Ein Lied hilft erinnern

Zweimal in der Woche bin ich dabei. Mein Part ist, zum Tanzen im Sitzen anzuleiten und mit ihnen zu singen. Und da ist häufig dieses Lied dabei: „Die Gedanken sind frei.“

Das kennen viele aus ihrer Jugend. Bei dem vertrauten Lied summen oder singen oft auch demenzkranke Menschen mit. Seine Melodie, aber auch sein Inhalt spricht die alten Menschen an. Die Gedanken sind frei. Sie fliegen überall hin. Man kann sie weder einsperren noch töten. Sie überwinden Mauern und Grenzen. Die Gedanken können an andere Orte wandern, auch wenn man selbst das körperlich nicht mehr kann.

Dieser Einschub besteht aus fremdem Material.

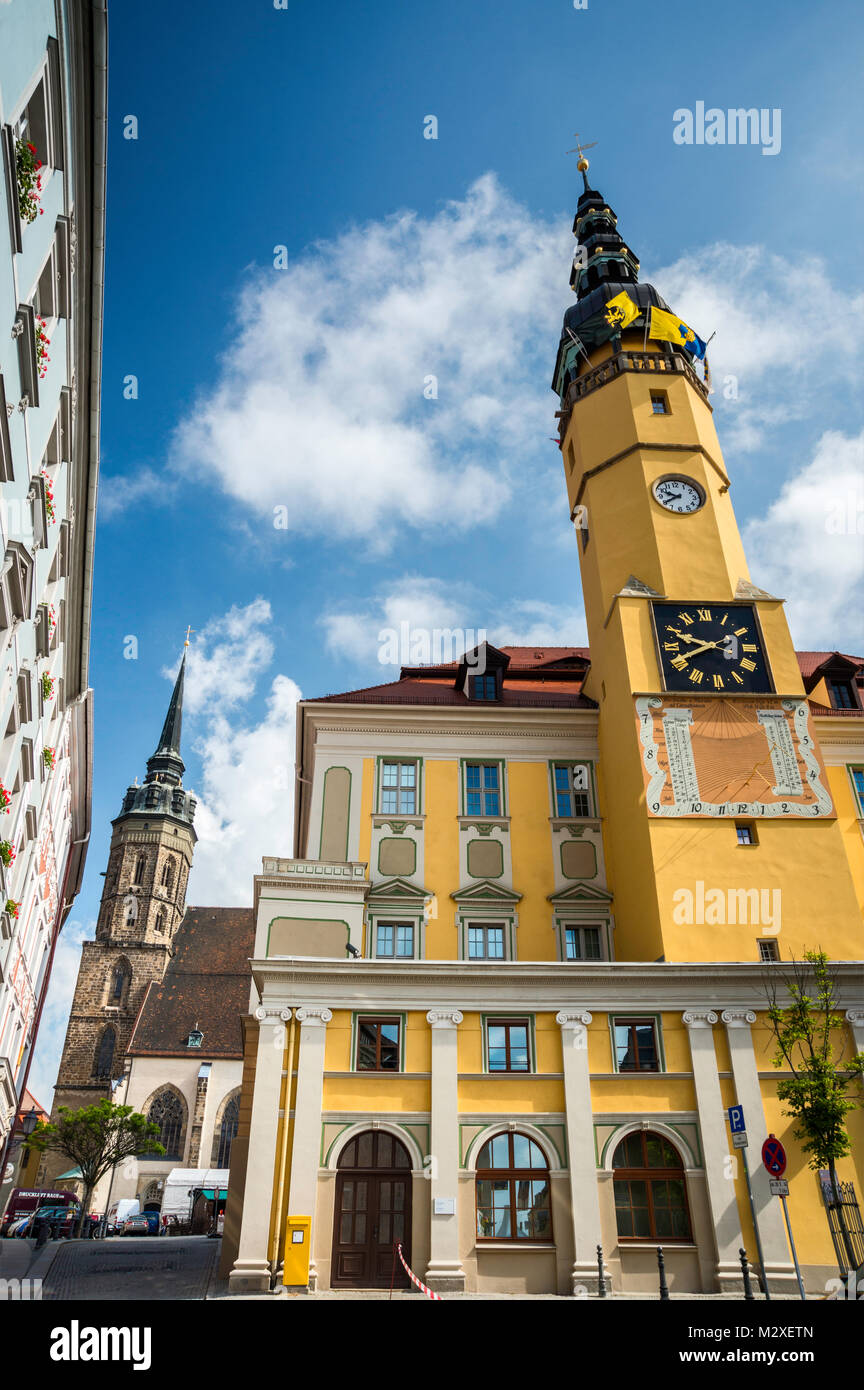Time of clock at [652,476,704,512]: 9:40
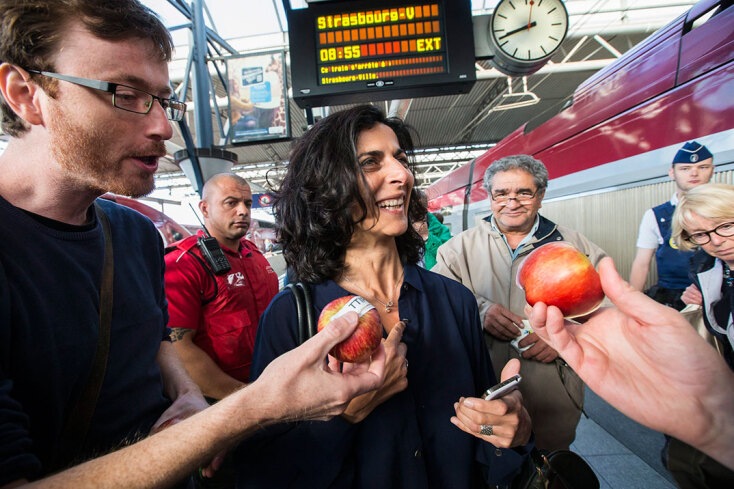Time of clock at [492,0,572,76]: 8:42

Die heilsame Kraft der guten Gedanken

Es stimmt doch: Die Gedanken sind frei. Ich kann in jedem Augenblick an Menschen denken, die mir lieb sind. Manche sagen sogar, dass ein Mensch, an den ich denke oder für den ich bete, das spüren kann. Als ich kürzlich eine schwerkranke Cousine angerufen habe, die seit Monaten im Pflegebett liegt, hat sie gesagt: „Ich habe gespürt, dass du an mich gedacht hast.“ In den guten Gedanken, die ich jemandem widme, liegt heilsame Kraft. Sie überwinden Begrenzungen, atmen den Geist der Freiheit.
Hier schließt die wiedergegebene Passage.